The third order from the PCAOB levies $940,000 in fines against mainland-China based firm Shandong Haoxin and four of its auditors for falsifying an audit report, failing to maintain independence from their issuer client, and improperly adopting the work of another accounting firm as their own.

In early 2019, the firm violated the anti-fraud provisions of U.S. securities laws and independence rules in the audits of a China-based data analysis software company, Gridsum Holding, Inc., according to the PCAOB. 

“Before even being engaged as Gridsum’s external auditor, the firm told the company that it was prepared to issue a clean audit opinion on three years’ worth of financial statements,” said Williams. “Having received that commitment, Gridsum promptly dismissed its then-current auditor and hired Haoxin. A day later, relying primarily on the prior auditor’s draft work papers and performing little work of its own, Haoxin issued its clean audit opinion. This egregious audit failure is unacceptable.”

To protect investors, the PCAOB’s order prohibits Shandong Haoxin from accepting new clients and bars four of its auditors from participating in U.S. issuer and registered broker-dealer audits. The order also requires the firm to retain an independent monitor at its own expense to improve practices and ensure compliance.
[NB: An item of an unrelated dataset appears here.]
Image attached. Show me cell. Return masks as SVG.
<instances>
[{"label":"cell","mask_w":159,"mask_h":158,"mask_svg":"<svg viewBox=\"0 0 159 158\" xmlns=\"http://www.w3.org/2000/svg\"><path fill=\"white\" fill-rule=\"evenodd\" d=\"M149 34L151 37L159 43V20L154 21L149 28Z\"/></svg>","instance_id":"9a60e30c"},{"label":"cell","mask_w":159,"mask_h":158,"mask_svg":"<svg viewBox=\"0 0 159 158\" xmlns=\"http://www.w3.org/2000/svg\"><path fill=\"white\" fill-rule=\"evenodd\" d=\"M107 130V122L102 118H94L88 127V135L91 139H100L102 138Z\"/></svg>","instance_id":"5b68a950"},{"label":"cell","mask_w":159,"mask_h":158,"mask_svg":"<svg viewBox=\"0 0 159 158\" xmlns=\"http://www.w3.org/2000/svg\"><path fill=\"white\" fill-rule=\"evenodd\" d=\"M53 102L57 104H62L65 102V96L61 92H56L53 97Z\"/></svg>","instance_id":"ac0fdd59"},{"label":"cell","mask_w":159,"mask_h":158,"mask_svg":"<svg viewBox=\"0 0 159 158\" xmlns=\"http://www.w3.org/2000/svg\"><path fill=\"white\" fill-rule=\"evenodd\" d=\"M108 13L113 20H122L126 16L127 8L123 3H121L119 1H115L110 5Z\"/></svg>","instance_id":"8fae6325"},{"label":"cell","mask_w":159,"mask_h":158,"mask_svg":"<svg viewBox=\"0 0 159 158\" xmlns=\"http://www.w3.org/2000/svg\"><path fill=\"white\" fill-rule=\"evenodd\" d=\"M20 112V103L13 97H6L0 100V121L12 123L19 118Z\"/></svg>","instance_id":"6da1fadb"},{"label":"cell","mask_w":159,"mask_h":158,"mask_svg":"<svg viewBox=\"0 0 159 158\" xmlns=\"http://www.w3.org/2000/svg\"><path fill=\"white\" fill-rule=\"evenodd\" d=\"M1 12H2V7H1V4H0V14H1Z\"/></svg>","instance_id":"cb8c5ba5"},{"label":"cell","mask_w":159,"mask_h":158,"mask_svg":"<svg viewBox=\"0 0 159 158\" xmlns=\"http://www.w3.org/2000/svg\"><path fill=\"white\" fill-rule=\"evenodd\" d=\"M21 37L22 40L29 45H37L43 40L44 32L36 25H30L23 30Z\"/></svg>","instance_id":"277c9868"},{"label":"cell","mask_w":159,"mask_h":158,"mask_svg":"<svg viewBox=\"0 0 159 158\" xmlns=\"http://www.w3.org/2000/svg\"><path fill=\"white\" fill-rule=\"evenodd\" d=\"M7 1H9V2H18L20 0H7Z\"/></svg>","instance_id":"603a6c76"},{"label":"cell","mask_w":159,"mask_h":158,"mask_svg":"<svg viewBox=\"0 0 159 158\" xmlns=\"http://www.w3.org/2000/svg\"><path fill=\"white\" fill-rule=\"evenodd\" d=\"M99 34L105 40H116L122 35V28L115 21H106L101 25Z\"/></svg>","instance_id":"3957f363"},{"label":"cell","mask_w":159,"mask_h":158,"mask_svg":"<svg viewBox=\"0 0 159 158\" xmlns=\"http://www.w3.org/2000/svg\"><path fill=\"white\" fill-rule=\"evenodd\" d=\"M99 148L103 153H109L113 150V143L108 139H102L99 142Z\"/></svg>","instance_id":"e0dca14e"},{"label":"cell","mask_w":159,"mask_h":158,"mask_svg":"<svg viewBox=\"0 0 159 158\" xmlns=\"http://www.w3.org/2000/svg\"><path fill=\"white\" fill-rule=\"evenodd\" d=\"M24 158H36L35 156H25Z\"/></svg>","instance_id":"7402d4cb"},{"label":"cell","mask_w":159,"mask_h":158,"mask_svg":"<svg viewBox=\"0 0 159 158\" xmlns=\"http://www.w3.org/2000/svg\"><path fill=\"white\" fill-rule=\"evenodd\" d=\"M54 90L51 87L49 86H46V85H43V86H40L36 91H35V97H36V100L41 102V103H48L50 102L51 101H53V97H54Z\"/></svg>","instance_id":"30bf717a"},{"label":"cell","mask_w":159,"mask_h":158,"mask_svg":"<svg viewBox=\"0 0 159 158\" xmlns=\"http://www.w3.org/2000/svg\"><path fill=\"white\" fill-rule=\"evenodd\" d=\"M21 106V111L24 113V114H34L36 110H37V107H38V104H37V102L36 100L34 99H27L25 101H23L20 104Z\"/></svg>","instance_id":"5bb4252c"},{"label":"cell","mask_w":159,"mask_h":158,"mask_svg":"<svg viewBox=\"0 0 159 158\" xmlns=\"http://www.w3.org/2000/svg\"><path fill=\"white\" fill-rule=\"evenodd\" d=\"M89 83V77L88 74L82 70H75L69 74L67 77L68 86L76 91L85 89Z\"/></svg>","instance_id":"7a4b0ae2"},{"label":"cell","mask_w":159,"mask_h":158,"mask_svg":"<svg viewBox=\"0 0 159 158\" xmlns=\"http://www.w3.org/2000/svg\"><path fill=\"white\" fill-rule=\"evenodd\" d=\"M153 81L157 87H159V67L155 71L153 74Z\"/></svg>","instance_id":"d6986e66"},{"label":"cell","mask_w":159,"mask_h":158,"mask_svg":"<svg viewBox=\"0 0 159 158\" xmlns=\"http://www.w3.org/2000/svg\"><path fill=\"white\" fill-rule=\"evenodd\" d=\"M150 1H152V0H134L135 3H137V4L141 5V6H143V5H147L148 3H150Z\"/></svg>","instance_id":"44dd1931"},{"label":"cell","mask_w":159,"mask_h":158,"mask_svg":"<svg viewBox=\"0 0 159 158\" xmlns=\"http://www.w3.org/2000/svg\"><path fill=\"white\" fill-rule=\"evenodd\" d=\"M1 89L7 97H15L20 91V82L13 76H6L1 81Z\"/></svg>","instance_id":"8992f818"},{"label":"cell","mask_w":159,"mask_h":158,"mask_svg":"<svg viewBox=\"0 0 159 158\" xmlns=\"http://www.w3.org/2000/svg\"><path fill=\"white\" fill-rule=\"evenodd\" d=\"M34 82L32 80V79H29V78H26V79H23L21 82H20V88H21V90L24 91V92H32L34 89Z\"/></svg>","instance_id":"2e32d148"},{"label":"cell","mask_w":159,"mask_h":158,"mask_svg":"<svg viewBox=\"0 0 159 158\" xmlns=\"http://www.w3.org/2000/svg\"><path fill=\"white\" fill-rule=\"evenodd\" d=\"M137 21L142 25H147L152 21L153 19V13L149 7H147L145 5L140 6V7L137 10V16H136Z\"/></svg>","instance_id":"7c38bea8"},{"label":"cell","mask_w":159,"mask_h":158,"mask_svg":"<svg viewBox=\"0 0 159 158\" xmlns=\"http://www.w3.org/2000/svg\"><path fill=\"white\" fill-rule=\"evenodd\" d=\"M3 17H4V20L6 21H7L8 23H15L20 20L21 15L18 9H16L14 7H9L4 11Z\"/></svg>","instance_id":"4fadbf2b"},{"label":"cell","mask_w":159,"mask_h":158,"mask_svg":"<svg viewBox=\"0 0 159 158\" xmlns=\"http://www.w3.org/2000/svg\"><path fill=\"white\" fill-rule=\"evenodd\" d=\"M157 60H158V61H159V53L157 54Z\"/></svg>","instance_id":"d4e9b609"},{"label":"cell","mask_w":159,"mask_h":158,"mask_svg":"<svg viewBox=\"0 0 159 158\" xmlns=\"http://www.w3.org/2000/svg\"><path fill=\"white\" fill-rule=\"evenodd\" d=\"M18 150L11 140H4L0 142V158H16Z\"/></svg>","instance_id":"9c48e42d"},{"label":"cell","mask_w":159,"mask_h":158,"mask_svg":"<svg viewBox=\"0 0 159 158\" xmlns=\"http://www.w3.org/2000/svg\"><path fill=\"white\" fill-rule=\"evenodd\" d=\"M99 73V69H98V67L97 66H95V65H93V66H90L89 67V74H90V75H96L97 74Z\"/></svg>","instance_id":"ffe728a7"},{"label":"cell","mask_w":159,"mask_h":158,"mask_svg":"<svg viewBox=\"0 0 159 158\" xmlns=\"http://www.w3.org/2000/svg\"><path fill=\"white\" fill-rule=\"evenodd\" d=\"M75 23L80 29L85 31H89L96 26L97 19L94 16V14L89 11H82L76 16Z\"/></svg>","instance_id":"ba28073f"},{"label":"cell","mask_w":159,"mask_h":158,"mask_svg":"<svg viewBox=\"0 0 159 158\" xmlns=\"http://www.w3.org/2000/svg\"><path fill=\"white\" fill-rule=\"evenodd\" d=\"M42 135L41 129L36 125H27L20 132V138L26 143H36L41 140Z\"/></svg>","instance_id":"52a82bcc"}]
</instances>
That’s a first for any China-based firm and only the second time the PCAOB has required any firm that’s not part of a global network to hire an independent monitor.

“Together, these strong enforcement orders show the PCAOB will use every tool we have to hold China-based firms accountable and protect investors by deterring wrongdoing,” said Williams.
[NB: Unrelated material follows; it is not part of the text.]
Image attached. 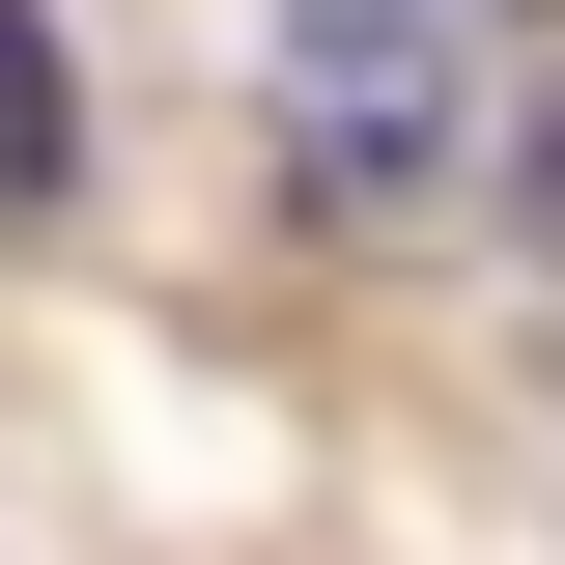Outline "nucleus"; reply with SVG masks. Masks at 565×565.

She noted that the two PwC cases are a direct result of information learned in the inspections conducted by the PCAOB last year, and investigators never would have been able to take the witness testimony required or obtain the documents necessary to bring a successful case against Shandong Haoxin without complete access to the firm.

The PCAOB inspections team has completed its fieldwork for 2023 and received the complete access required under the HFCAA and is already making plans to begin its 2024 inspections early next year.

The firms that were inspected in 2022 and 2023 audited 99% of the total market cap of U.S.-listed companies audited by Hong Kong and mainland China firms, and the PCAOB is on track to inspect firms that audited 100% of the total market cap by the end of 2024, according to Williams. Under the current schedule, the teams will complete a full three-year cycle of inspections in only 27 months.

“Our inspectors and investigators are tough,” said Williams. “They are thorough, and they demand the complete access the HFCAA requires without loopholes or exceptions. We review that access constantly. And as I have said many times, should authorities in the People’s Republic of China obstruct the PCAOB’s access — in any way and at any point — the board will act immediately to consider the need to issue a new determination. As long as our access remains complete, we will utilize it to the fullest in service of investors — because just like everything we do at the PCAOB, protecting investors in U.S. markets is what our work in China is all about.”